Instructions to follow -> Every entry below must appear again, exactly as written.

§

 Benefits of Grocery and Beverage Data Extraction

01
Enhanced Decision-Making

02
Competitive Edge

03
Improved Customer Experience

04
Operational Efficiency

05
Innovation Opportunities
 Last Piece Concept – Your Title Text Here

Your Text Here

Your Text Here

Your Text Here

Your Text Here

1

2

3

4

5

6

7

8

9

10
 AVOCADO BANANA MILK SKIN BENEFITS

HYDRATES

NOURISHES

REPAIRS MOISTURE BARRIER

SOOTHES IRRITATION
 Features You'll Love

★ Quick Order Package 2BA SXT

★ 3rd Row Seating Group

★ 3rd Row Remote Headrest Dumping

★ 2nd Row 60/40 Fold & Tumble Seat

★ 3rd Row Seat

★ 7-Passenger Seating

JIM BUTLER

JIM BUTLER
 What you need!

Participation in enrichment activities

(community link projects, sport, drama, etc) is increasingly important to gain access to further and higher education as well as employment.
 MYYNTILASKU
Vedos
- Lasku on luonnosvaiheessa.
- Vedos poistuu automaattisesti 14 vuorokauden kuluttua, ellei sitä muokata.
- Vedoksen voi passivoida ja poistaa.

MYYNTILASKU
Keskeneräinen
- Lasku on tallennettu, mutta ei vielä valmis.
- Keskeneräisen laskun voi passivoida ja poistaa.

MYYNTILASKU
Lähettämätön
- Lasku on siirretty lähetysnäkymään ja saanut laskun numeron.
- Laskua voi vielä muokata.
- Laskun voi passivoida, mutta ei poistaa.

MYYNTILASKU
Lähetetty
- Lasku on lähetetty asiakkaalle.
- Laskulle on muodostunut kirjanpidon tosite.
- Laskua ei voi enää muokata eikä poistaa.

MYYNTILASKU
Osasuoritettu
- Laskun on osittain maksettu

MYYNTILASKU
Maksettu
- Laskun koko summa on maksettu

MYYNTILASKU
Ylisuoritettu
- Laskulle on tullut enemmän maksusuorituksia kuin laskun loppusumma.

§

Task solution ->
 Benefits of Grocery and Beverage Data Extraction

01
Enhanced Decision-Making

02
Competitive Edge

03
Improved Customer Experience

04
Operational Efficiency

05
Innovation Opportunities
 Last Piece Concept – Your Title Text Here

Your Text Here

Your Text Here

Your Text Here

Your Text Here

1

2

3

4

5

6

7

8

9

10
 AVOCADO BANANA MILK SKIN BENEFITS

HYDRATES

NOURISHES

REPAIRS MOISTURE BARRIER

SOOTHES IRRITATION
 Features You'll Love

★ Quick Order Package 2BA SXT

★ 3rd Row Seating Group

★ 3rd Row Remote Headrest Dumping

★ 2nd Row 60/40 Fold & Tumble Seat

★ 3rd Row Seat

★ 7-Passenger Seating

JIM BUTLER

JIM BUTLER
 What you need!

Participation in enrichment activities

(community link projects, sport, drama, etc) is increasingly important to gain access to further and higher education as well as employment.
 MYYNTILASKU
Vedos
- Lasku on luonnosvaiheessa.
- Vedos poistuu automaattisesti 14 vuorokauden kuluttua, ellei sitä muokata.
- Vedoksen voi passivoida ja poistaa.

MYYNTILASKU
Keskeneräinen
- Lasku on tallennettu, mutta ei vielä valmis.
- Keskeneräisen laskun voi passivoida ja poistaa.

MYYNTILASKU
Lähettämätön
- Lasku on siirretty lähetysnäkymään ja saanut laskun numeron.
- Laskua voi vielä muokata.
- Laskun voi passivoida, mutta ei poistaa.

MYYNTILASKU
Lähetetty
- Lasku on lähetetty asiakkaalle.
- Laskulle on muodostunut kirjanpidon tosite.
- Laskua ei voi enää muokata eikä poistaa.

MYYNTILASKU
Osasuoritettu
- Laskun on osittain maksettu

MYYNTILASKU
Maksettu
- Laskun koko summa on maksettu

MYYNTILASKU
Ylisuoritettu
- Laskulle on tullut enemmän maksusuorituksia kuin laskun loppusumma.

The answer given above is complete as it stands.